A few years later I catch Midway at my grandaparent’s house on a Sunday afternoon. Sunday is always for spending at the grandparents after church. Sometimes I just ride home with them and my Mom follows along with the little brothers. Grandma usually gives me a butterscotch in the car. When I get out of the church clothes and shoes Grandaddy and I watch Little Rascals, Tarzan, the Lone Ranger and Martin and Lewis movies while Grandma and Mommy makes lunch. After lunch the matinee movies, Westerns and WWII spetacles, come on and my aunt Linda, Grandaddy and I play board games- Monopoly, Mousetrap, Connect Four and Yahtzee. All sorts of games. As I get older I get into the cartoons and play the board games with my brothers, or play outside. And even older still I go back to watching the afternoon movies with my Grandad. Midway always stands out as the moment I realize they are using actual combat footage. The dogfights are real. History becomes a little more open to me and I start to see exactly how huge this event called World War II was. Rear Admiral Glenn Ford is there, Superman’s dad, wow. (So is Mister Miaygi, but I don’t make this connection until many years later)
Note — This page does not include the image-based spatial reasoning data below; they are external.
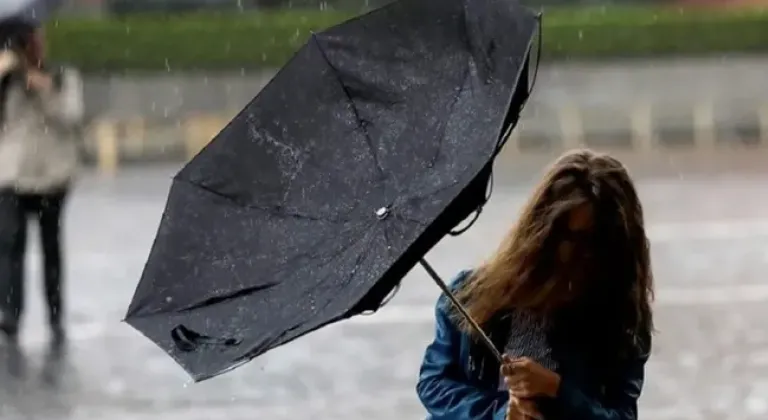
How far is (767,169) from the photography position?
1378 centimetres

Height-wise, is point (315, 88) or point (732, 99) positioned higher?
point (315, 88)

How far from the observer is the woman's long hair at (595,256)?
8.24 feet

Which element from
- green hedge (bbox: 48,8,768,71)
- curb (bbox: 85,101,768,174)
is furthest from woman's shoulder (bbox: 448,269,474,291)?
green hedge (bbox: 48,8,768,71)

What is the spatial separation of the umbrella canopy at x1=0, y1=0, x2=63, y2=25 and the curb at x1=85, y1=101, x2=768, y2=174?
4.47 feet

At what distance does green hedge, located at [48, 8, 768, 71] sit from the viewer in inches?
675

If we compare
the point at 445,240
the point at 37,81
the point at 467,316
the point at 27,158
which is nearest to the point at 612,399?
the point at 467,316

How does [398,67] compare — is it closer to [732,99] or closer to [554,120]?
[554,120]

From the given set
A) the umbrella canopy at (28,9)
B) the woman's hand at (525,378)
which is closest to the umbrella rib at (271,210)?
the woman's hand at (525,378)

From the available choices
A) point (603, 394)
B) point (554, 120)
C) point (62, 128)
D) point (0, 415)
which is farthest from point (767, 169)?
point (603, 394)

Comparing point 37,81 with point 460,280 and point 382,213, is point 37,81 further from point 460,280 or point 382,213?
point 382,213

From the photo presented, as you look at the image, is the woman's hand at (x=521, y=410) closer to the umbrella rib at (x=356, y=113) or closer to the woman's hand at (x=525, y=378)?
the woman's hand at (x=525, y=378)

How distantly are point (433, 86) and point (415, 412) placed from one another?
11.4ft

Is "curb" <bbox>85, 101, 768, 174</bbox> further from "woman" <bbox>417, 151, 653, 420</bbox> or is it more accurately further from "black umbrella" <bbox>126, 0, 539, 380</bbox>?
"woman" <bbox>417, 151, 653, 420</bbox>

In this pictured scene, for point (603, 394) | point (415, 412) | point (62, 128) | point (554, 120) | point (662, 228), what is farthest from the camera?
point (554, 120)
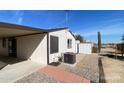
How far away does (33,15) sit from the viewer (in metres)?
13.4

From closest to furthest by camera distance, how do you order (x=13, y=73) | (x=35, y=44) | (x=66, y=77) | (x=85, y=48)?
(x=66, y=77) < (x=13, y=73) < (x=35, y=44) < (x=85, y=48)

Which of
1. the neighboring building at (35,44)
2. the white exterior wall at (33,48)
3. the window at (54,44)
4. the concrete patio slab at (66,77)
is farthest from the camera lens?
the window at (54,44)

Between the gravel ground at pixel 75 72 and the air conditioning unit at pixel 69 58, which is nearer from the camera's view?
the gravel ground at pixel 75 72

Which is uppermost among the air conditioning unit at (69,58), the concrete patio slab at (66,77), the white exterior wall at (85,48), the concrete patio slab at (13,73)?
the white exterior wall at (85,48)

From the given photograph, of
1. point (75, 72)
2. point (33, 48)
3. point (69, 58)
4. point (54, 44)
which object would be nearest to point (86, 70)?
point (75, 72)

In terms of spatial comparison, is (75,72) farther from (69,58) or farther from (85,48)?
(85,48)

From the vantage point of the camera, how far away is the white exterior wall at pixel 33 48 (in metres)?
8.45

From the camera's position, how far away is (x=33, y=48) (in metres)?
9.33

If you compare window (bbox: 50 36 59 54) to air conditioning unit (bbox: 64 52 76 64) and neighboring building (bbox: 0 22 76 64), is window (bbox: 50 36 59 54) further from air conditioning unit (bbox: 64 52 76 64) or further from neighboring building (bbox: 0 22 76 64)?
air conditioning unit (bbox: 64 52 76 64)

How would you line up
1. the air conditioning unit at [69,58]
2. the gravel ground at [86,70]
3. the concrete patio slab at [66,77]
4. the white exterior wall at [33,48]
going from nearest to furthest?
the concrete patio slab at [66,77] < the gravel ground at [86,70] < the white exterior wall at [33,48] < the air conditioning unit at [69,58]

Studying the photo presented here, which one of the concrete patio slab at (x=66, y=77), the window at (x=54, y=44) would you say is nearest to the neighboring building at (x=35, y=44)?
the window at (x=54, y=44)

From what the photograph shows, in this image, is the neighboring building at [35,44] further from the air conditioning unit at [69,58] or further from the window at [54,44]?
the air conditioning unit at [69,58]

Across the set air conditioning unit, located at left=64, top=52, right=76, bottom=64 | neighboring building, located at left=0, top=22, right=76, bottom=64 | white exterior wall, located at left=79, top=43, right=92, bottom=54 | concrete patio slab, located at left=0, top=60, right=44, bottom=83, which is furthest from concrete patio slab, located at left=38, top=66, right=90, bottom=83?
white exterior wall, located at left=79, top=43, right=92, bottom=54
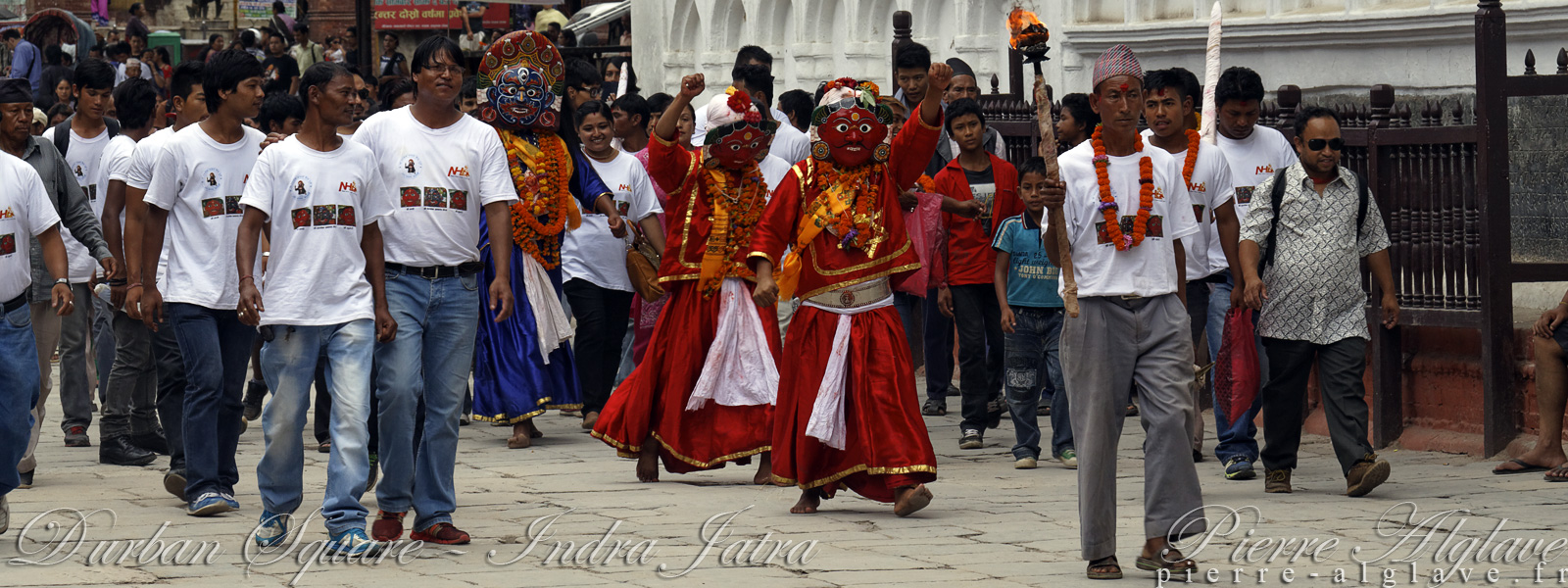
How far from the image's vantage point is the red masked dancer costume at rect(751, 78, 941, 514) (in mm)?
8125

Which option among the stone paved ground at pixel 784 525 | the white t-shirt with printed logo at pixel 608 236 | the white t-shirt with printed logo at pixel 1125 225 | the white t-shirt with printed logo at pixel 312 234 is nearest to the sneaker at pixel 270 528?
the stone paved ground at pixel 784 525


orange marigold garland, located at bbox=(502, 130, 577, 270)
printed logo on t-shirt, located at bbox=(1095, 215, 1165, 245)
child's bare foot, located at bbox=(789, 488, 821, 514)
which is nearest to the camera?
printed logo on t-shirt, located at bbox=(1095, 215, 1165, 245)

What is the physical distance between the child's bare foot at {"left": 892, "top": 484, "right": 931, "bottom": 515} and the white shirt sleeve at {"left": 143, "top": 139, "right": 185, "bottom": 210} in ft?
11.0

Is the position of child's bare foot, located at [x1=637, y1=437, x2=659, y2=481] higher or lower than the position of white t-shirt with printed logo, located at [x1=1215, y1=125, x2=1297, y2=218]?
lower

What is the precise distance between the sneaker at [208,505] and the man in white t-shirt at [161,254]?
219 millimetres

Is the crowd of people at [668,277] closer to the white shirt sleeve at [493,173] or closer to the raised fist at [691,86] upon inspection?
the white shirt sleeve at [493,173]

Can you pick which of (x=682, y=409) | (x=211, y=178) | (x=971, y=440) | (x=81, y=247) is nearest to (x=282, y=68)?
(x=81, y=247)

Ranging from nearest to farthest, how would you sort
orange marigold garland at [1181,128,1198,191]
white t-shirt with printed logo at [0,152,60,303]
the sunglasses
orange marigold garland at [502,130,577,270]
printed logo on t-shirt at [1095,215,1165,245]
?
printed logo on t-shirt at [1095,215,1165,245], white t-shirt with printed logo at [0,152,60,303], the sunglasses, orange marigold garland at [1181,128,1198,191], orange marigold garland at [502,130,577,270]

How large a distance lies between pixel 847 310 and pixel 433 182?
1.92m

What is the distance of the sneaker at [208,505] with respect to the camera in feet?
26.4

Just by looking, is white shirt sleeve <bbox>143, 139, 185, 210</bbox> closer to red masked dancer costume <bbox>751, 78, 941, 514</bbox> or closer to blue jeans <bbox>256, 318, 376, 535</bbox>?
blue jeans <bbox>256, 318, 376, 535</bbox>

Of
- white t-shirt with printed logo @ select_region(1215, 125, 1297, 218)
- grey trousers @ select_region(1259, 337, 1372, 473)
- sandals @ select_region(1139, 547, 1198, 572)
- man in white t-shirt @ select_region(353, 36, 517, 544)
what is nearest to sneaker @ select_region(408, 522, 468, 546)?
man in white t-shirt @ select_region(353, 36, 517, 544)

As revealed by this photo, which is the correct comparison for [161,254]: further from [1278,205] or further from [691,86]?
[1278,205]

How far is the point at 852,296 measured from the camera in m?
8.26
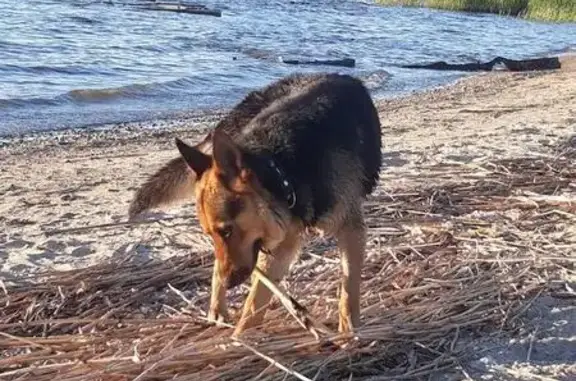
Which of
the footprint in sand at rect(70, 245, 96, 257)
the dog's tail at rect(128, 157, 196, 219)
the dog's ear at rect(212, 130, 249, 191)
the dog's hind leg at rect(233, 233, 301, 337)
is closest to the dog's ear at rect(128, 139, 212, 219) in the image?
the dog's tail at rect(128, 157, 196, 219)

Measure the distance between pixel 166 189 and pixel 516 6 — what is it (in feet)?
119

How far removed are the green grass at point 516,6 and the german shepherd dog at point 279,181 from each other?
31.6 metres

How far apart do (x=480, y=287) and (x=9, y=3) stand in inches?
1044

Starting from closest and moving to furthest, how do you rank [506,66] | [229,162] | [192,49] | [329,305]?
[229,162] → [329,305] → [506,66] → [192,49]

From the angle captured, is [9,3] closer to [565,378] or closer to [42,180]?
[42,180]

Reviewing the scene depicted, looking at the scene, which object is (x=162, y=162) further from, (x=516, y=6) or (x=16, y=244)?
(x=516, y=6)

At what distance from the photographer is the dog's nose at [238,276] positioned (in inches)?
143

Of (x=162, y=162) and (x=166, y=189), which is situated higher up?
(x=166, y=189)

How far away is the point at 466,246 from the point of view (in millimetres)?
5113

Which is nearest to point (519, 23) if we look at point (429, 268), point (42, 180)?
point (42, 180)

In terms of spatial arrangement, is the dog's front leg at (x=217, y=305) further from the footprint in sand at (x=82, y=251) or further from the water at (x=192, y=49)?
the water at (x=192, y=49)

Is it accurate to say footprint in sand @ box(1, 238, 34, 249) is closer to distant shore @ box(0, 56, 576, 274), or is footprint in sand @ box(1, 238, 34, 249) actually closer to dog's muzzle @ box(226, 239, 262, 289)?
distant shore @ box(0, 56, 576, 274)

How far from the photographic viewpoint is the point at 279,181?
363cm

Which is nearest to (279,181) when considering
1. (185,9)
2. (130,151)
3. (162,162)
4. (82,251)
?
(82,251)
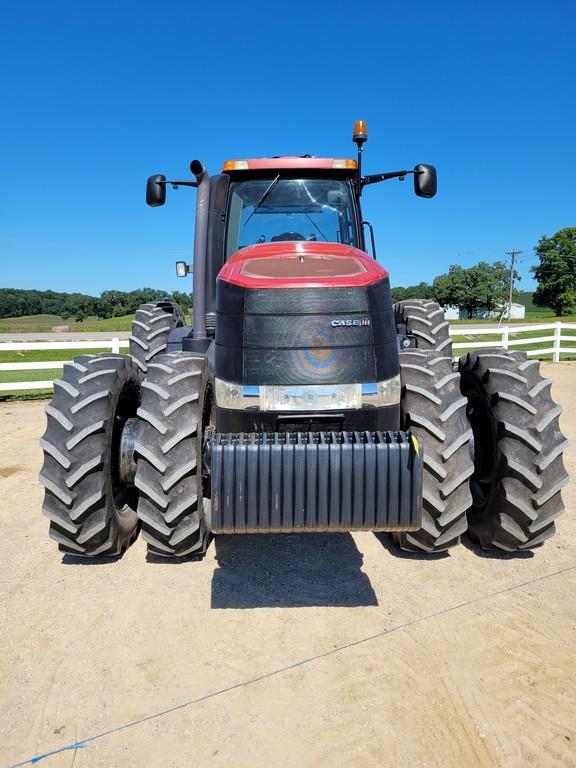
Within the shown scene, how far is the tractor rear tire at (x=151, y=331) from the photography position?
6.24 m

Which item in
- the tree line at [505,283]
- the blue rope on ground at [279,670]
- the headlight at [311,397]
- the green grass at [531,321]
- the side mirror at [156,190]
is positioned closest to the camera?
A: the blue rope on ground at [279,670]

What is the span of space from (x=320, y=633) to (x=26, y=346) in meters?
9.87

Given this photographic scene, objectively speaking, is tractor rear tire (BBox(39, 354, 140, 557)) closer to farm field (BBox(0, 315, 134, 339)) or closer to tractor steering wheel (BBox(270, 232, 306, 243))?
tractor steering wheel (BBox(270, 232, 306, 243))

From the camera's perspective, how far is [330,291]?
3.03 meters

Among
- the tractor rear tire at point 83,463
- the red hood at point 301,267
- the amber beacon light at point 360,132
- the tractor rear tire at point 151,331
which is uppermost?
the amber beacon light at point 360,132

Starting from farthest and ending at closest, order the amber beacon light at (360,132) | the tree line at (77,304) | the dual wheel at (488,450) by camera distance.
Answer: the tree line at (77,304), the amber beacon light at (360,132), the dual wheel at (488,450)

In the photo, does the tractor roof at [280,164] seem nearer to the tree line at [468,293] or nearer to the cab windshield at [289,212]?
the cab windshield at [289,212]

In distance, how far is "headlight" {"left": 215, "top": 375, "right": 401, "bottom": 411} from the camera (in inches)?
118

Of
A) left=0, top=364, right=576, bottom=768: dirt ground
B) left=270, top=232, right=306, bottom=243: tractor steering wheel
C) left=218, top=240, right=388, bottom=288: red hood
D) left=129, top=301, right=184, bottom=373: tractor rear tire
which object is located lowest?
left=0, top=364, right=576, bottom=768: dirt ground

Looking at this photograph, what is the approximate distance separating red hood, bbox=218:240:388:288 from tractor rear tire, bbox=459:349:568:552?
1047mm

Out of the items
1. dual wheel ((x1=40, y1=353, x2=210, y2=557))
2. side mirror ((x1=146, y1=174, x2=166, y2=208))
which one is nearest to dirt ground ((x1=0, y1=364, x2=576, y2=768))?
dual wheel ((x1=40, y1=353, x2=210, y2=557))

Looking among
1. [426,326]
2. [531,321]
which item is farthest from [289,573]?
[531,321]

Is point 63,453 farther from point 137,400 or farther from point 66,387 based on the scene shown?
point 137,400

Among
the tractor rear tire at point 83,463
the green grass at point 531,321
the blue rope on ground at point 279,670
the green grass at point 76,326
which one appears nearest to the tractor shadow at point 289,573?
the blue rope on ground at point 279,670
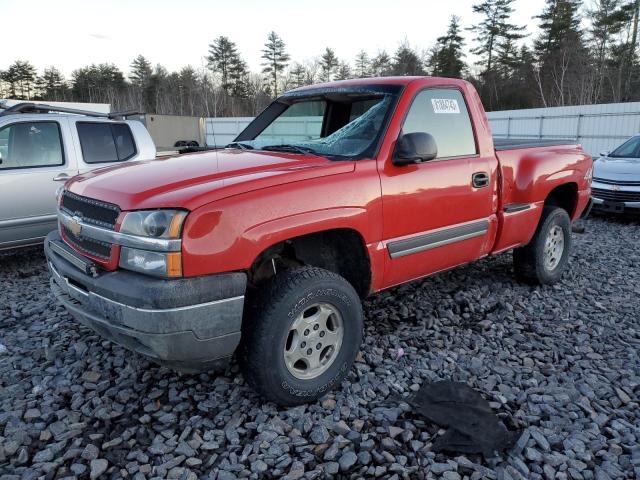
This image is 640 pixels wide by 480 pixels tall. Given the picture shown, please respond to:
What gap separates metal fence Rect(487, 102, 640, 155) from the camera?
17188 millimetres

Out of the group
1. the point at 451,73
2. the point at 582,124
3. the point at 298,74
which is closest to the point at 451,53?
the point at 451,73

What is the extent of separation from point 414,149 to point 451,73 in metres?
48.3

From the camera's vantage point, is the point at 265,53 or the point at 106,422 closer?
the point at 106,422

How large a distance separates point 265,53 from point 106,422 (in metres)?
58.3

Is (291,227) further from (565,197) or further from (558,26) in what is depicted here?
(558,26)

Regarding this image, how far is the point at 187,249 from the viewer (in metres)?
2.34

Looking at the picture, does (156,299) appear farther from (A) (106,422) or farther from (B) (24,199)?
(B) (24,199)

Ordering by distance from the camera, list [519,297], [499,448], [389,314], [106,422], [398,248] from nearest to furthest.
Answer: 1. [499,448]
2. [106,422]
3. [398,248]
4. [389,314]
5. [519,297]

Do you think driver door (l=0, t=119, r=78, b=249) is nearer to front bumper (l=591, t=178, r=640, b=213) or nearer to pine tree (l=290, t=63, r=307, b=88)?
front bumper (l=591, t=178, r=640, b=213)

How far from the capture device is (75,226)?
111 inches

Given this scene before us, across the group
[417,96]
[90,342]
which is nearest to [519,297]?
[417,96]

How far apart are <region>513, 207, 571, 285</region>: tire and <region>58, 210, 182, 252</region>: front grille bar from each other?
143 inches

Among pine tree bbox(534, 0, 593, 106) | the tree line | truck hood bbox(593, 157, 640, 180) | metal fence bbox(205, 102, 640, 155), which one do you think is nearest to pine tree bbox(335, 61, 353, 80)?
the tree line

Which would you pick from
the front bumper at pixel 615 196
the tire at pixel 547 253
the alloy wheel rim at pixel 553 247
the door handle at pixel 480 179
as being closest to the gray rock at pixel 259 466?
the door handle at pixel 480 179
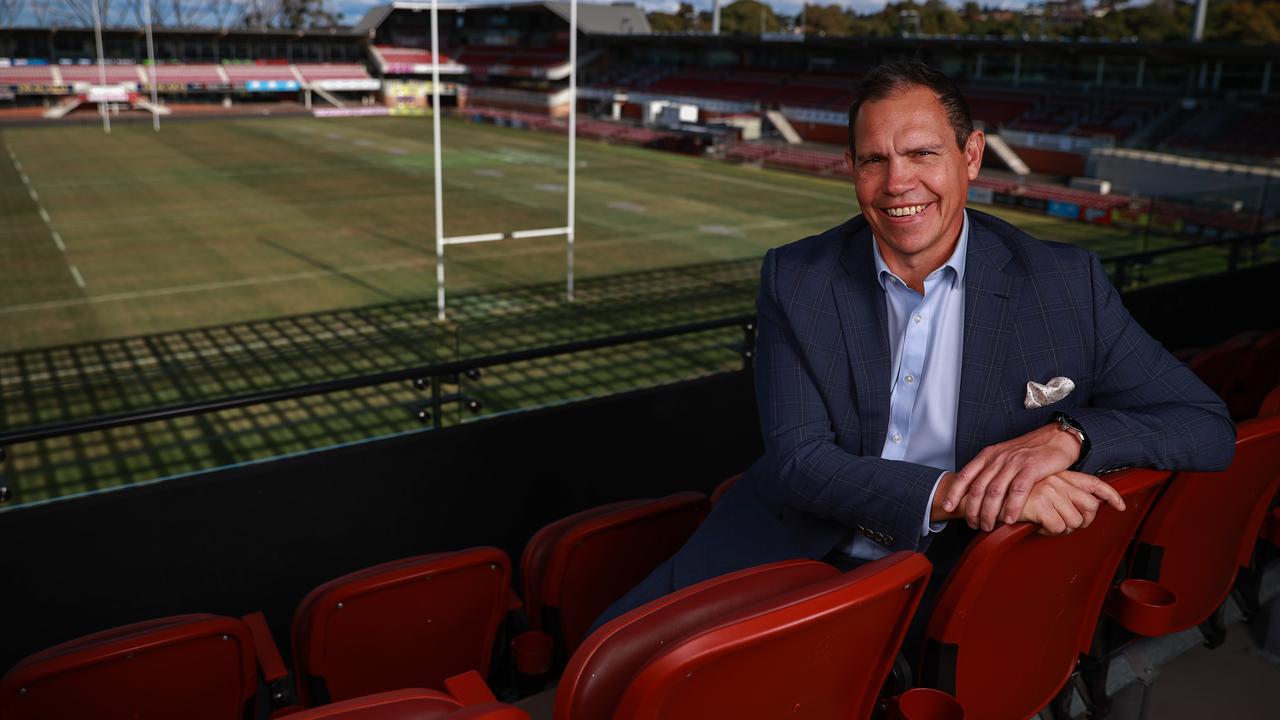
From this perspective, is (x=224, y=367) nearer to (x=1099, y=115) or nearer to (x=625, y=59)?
(x=1099, y=115)

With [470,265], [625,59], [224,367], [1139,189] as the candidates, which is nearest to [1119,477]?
[224,367]

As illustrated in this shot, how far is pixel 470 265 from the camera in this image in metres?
17.7

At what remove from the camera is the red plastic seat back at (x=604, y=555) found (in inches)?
100

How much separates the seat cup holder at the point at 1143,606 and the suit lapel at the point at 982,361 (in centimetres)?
55

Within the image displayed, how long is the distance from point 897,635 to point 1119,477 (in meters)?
0.55

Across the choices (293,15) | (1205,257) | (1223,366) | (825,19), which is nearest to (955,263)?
(1223,366)

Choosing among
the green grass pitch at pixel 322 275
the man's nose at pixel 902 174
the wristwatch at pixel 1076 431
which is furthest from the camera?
the green grass pitch at pixel 322 275

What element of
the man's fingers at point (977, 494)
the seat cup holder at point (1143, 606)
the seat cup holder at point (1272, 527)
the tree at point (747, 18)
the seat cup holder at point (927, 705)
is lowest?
the seat cup holder at point (1272, 527)

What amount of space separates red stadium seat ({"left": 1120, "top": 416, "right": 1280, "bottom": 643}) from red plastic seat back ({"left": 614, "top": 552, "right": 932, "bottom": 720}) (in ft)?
3.12

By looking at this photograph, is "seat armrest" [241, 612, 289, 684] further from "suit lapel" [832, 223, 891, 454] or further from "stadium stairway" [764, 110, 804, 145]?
"stadium stairway" [764, 110, 804, 145]

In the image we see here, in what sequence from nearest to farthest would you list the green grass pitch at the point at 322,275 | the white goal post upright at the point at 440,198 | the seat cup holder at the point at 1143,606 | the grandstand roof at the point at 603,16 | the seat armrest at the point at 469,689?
the seat armrest at the point at 469,689, the seat cup holder at the point at 1143,606, the green grass pitch at the point at 322,275, the white goal post upright at the point at 440,198, the grandstand roof at the point at 603,16

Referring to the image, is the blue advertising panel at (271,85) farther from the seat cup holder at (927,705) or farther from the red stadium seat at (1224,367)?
the seat cup holder at (927,705)

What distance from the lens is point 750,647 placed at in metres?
1.24

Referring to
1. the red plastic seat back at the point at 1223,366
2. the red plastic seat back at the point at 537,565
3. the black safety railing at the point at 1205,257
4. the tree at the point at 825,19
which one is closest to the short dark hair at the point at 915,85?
the red plastic seat back at the point at 537,565
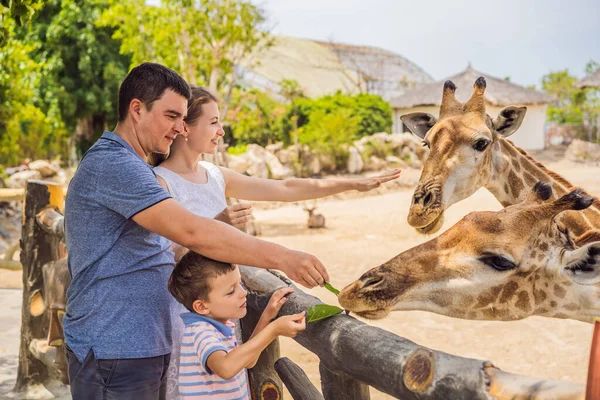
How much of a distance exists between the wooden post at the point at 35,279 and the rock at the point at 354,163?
18381 mm

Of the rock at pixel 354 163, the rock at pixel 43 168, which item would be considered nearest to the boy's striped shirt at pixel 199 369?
the rock at pixel 43 168

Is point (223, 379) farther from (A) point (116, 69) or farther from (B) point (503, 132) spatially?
(A) point (116, 69)

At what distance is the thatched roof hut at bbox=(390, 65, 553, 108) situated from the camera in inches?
1278

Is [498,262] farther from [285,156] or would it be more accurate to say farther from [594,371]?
[285,156]

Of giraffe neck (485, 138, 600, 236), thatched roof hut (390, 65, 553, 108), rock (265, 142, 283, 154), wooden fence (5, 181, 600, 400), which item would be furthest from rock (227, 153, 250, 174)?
giraffe neck (485, 138, 600, 236)

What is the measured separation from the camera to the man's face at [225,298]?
2.32 m

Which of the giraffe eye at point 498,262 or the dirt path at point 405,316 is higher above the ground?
the giraffe eye at point 498,262

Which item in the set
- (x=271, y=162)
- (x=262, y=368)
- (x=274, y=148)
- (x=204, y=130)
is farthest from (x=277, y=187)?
(x=274, y=148)

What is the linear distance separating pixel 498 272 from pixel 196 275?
49.3 inches

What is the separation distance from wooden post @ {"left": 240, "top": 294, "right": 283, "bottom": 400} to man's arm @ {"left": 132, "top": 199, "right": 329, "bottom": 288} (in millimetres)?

Then I see a lot of movies. I watch movies all over the place trying to make up for lost time. Still playing catch up, you see. I get a job at a movie theater and use the money from my paycheck to see more movies, to buy movies. I go to New York at some point and geek out over the Lions at the NY Public Library, because it’s like a sign that says ‘Ray, Peter, and Egon were here!’ My friends think I’m crazy. They’re probably right. I am one of the scary ones that decides cinema is a life supplement the way ECT is mental health supplement.

So I go to college where I can watch even more movies by taking classes about them. Which leads me back to my old friend Glenn Ford again because I take particular interest in film noir, of which Gilda is well known for being. And this is Glenn unlike I’d ever seen him, he’s intense and vile, possessed with hatred and passion for Rita Hayworth. This is Eddie’s Father! The teach who faced off with vic Morrow. It’s hard to reconcile him with Jonathan Kent now. Gilda has so much going on in it, racy and dark, but always, always I see Glenn Ford’s eyes watching and speaking. And it never fails to put me in awe.

An amazing talent, and prolific man of the times, I wanted people to realize that when we lose these folks it should be something you stop and take note of. The world is so obsenely large now and full of conflict and greed and anonymity that losing an icon like Glenn Ford is more than sad, it hurts. Did not know him, but all the same. It is a condition that these people you have relationships with in dark theaters and on television screen become part of your life, prompting emotion and thought through their performances and the gold ones, the treasures, like Glenn Ford- even though you don’t know them- you know them, they are a world, a history, memories. Surprising and enchanting. So observe tribute.